White matter acts like information highways between brain cells.
"Loud, mysterious sounds followed by hearing loss and ear-ringing had
led investigators to suspect 'sonic attacks'. But officials are now
avoiding that term. The sounds may have been the byproduct of something else that caused damage, said three US officials briefed on the investigation.
"Physicians, FBI investigators and US intelligence agencies have spent
months trying to piece together the puzzle in Havana, where the US says
24 government officials and spouses fell ill, starting last year in
homes and later in some hotels. The US refers to 'specific attacks' but
says it does not know who is behind them. A few Canadian embassy staffers also got sick.

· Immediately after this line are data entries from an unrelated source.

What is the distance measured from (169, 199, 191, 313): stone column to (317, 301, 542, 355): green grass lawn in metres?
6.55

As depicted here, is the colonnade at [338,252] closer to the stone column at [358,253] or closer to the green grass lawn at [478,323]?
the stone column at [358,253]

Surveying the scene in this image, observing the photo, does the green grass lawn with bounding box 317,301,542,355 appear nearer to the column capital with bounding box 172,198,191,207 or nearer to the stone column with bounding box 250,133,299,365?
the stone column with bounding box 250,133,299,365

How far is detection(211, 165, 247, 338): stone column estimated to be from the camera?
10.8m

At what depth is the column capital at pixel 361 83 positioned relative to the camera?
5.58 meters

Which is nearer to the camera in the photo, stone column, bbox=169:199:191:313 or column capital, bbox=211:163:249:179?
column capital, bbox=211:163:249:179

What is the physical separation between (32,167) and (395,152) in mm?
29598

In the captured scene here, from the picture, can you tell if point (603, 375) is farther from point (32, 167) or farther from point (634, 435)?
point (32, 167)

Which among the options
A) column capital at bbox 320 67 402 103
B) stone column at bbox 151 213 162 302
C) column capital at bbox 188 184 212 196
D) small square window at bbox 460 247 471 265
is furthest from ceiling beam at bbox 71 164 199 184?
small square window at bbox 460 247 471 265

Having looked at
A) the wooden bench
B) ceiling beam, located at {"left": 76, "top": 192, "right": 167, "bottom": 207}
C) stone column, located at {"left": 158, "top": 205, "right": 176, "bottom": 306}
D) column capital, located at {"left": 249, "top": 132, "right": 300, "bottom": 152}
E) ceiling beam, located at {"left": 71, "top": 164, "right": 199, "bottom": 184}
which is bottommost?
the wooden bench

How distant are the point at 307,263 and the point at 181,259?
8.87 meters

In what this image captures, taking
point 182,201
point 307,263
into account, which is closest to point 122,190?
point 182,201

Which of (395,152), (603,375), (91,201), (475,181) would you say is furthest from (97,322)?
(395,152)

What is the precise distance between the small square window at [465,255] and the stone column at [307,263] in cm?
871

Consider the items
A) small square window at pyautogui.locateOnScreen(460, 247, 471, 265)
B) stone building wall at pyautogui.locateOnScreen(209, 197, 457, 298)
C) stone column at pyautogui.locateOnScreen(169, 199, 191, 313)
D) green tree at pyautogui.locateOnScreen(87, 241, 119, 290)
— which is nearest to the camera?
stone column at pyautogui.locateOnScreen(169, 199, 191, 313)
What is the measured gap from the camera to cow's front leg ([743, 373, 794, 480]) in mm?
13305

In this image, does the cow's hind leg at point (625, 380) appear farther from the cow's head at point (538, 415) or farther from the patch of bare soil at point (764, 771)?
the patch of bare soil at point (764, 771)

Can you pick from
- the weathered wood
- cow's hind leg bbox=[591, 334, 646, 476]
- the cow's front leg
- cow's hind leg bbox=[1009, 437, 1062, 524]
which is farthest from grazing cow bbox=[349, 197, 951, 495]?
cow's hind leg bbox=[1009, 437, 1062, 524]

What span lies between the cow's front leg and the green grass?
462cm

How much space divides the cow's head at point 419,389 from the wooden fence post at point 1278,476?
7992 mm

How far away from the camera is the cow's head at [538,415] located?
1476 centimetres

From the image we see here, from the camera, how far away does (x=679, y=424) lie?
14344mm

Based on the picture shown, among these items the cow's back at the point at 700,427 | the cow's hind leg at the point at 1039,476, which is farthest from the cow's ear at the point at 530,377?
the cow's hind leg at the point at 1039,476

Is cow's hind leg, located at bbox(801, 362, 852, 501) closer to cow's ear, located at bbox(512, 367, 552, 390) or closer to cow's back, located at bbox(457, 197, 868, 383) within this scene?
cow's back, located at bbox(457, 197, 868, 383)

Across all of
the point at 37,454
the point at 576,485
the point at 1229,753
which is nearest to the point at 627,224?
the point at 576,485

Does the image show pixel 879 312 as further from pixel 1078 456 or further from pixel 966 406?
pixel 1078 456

"Doctors still do not know how victims ended up with the white matter
changes, or how exactly those changes might relate to their symptoms. US
officials would not say whether the changes were found in all 24
patients.
"Acoustic waves have never been shown to alter the brain’s white
matter tracts, said Elisa Konofagou, a biomedical engineering professor
at Columbia University who is not involved in the government’s
investigation.
"'I
would be very surprised,' Konofagou said, adding that ultrasound in the
brain is used frequently in modern medicine. 'We never see white matter
tract problems.'
"Cuba has denied involvement, and calls the Trump administration’s claims
that US workers were attacked 'deliberate lies'. The new medical
details may help the US counter Havana’s complaint that Washington has
not presented any evidence.
"The case has plunged the US medical community into uncharted
territory. Physicians are treating the symptoms like a never-before-seen
illness. After extensive testing and trial therapies, they are
developing the first protocols to screen cases and identify the best
treatments – even as the FBI investigation struggles to identify a culprit, method and motive.
"The AP first reported in August
that US workers had said they heard sounds that were audible in parts
of rooms but inaudible just a few feet away – unlike normal sound, which
disperses in all directions. Doctors have now come up with a term for
such incidents: 'directional acoustic phenomena'."